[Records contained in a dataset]

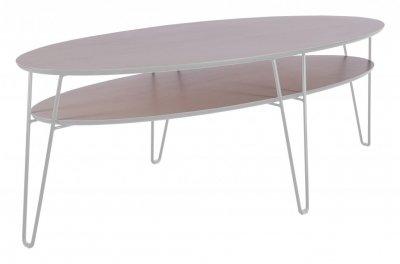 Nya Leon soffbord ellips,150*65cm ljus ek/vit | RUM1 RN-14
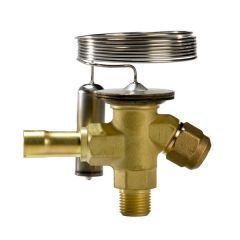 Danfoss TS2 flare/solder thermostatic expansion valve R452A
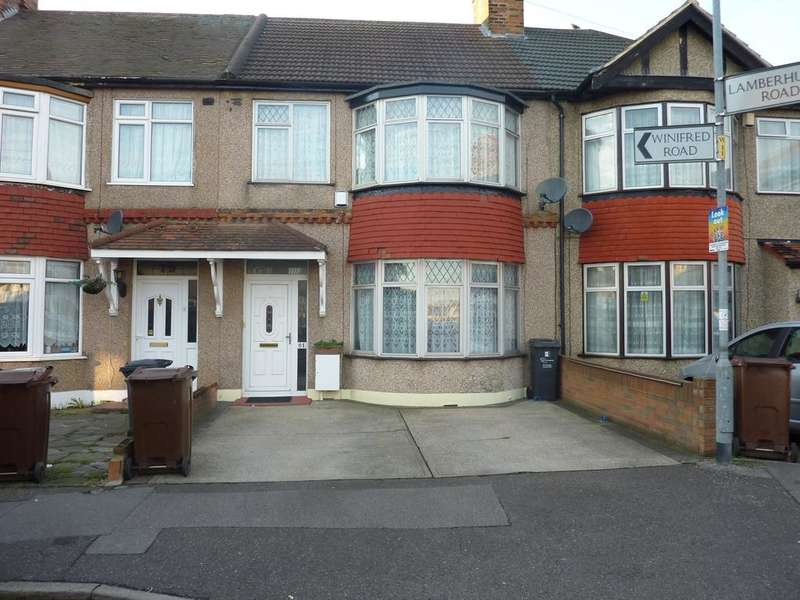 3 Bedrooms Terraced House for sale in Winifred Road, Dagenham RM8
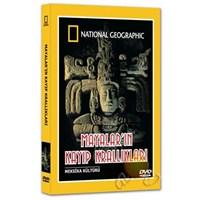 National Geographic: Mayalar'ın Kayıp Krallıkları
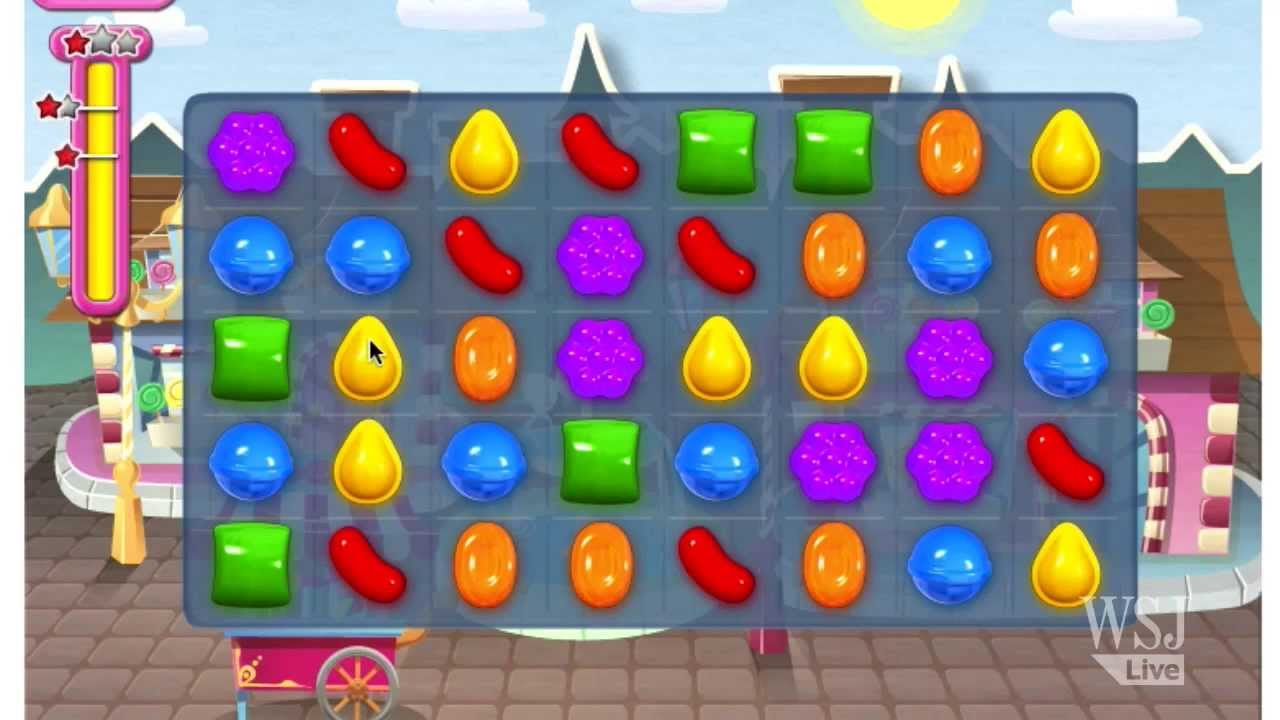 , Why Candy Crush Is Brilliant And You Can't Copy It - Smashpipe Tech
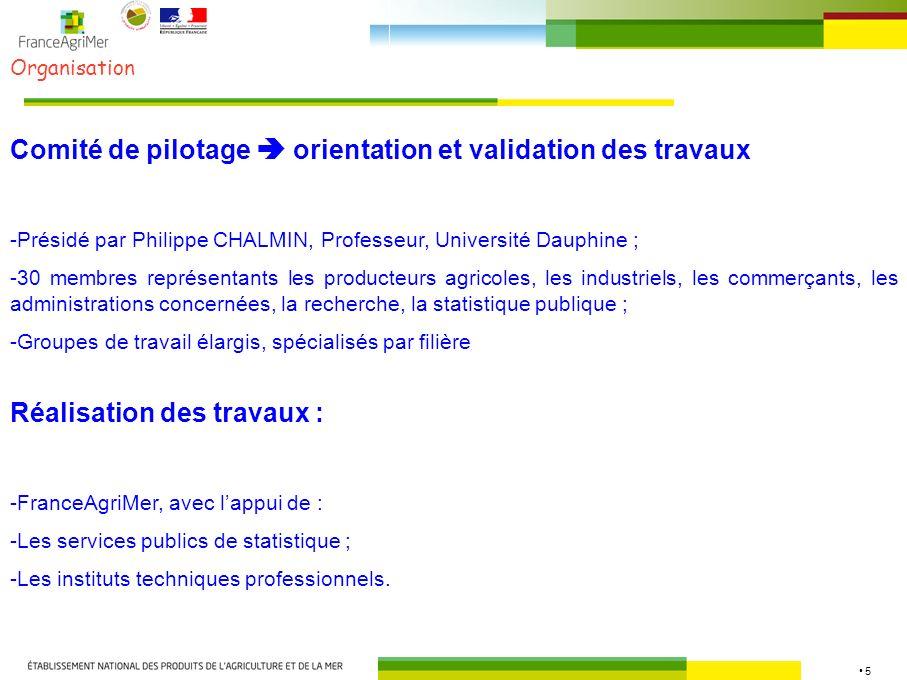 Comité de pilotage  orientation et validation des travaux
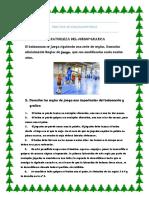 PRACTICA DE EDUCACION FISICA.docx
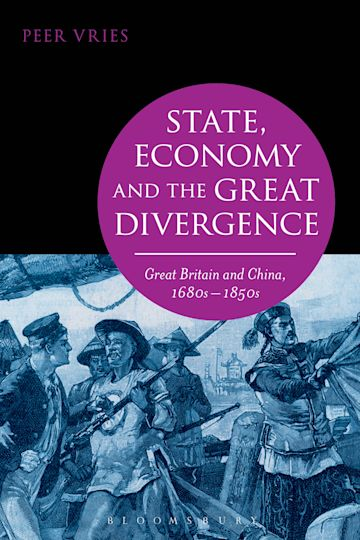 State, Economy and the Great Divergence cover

» TASK DETAILS
Could you please write out the entries exactly as they are, with every picture left out?

» ANSWER BOX
 Nya Leon soffbord ellips,150*65cm ljus ek/vit | RUM1 RN-14
 Danfoss TS2 flare/solder thermostatic expansion valve R452A
 3 Bedrooms Terraced House for sale in Winifred Road, Dagenham RM8
 National Geographic: Mayalar'ın Kayıp Krallıkları
 , Why Candy Crush Is Brilliant And You Can't Copy It - Smashpipe Tech
 Comité de pilotage  orientation et validation des travaux
 PRACTICA DE EDUCACION FISICA.docx
 State, Economy and the Great Divergence cover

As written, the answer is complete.